- Set exercise:
Return verbatim the lines of the records below, starting at the line containing "Which is closest" and stopping after the line containing "10980 millimetres". Omit the pictures from the output.

- Working data:

%%

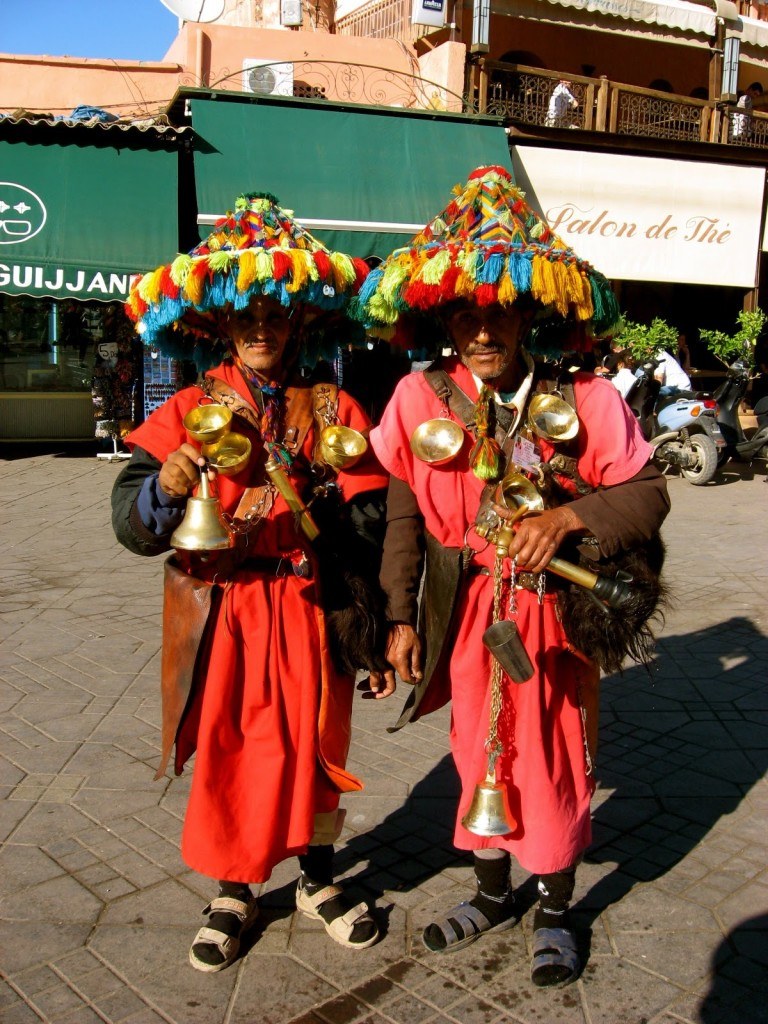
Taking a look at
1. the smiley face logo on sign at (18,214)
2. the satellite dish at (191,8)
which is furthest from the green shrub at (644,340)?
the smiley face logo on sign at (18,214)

%%
%%

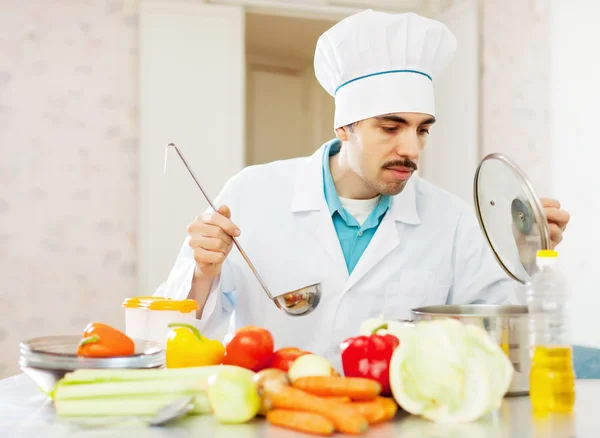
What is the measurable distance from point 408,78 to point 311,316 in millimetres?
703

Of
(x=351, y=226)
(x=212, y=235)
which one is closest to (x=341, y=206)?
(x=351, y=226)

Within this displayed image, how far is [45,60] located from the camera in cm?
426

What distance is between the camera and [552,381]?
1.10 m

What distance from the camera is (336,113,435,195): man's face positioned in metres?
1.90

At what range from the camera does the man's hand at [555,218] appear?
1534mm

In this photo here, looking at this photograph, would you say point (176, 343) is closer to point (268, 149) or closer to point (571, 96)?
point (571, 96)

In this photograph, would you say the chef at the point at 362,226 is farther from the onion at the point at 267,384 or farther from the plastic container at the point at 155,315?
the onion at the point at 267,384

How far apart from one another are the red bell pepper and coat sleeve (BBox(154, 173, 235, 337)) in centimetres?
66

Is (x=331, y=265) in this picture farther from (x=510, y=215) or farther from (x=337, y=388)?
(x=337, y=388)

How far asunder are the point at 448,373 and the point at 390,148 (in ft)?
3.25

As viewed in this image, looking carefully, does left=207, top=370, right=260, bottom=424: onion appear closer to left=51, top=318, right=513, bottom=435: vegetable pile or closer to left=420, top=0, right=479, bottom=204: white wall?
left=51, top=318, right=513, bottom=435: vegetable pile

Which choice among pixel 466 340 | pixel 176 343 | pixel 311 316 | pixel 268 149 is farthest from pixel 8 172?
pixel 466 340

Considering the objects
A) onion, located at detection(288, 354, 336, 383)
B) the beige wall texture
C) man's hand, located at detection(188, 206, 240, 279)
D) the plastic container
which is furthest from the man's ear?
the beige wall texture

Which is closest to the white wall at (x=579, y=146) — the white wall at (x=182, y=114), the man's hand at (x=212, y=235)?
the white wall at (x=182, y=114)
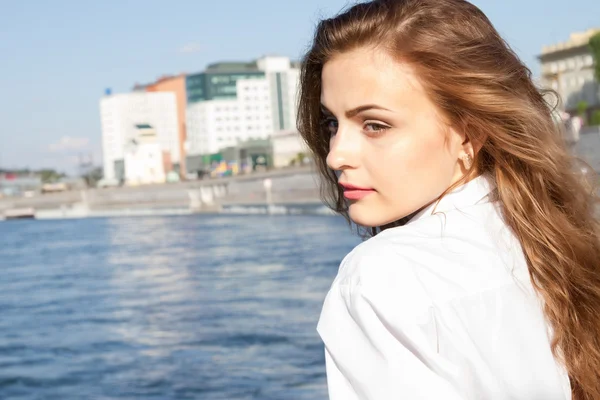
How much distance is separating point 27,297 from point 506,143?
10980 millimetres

%%

- Correct answer:
Which is closest to the white wall at (x=579, y=146) — the white wall at (x=182, y=114), the man's hand at (x=212, y=235)?
the white wall at (x=182, y=114)
How much distance is separating point 27,297 from point 506,143?
10980 millimetres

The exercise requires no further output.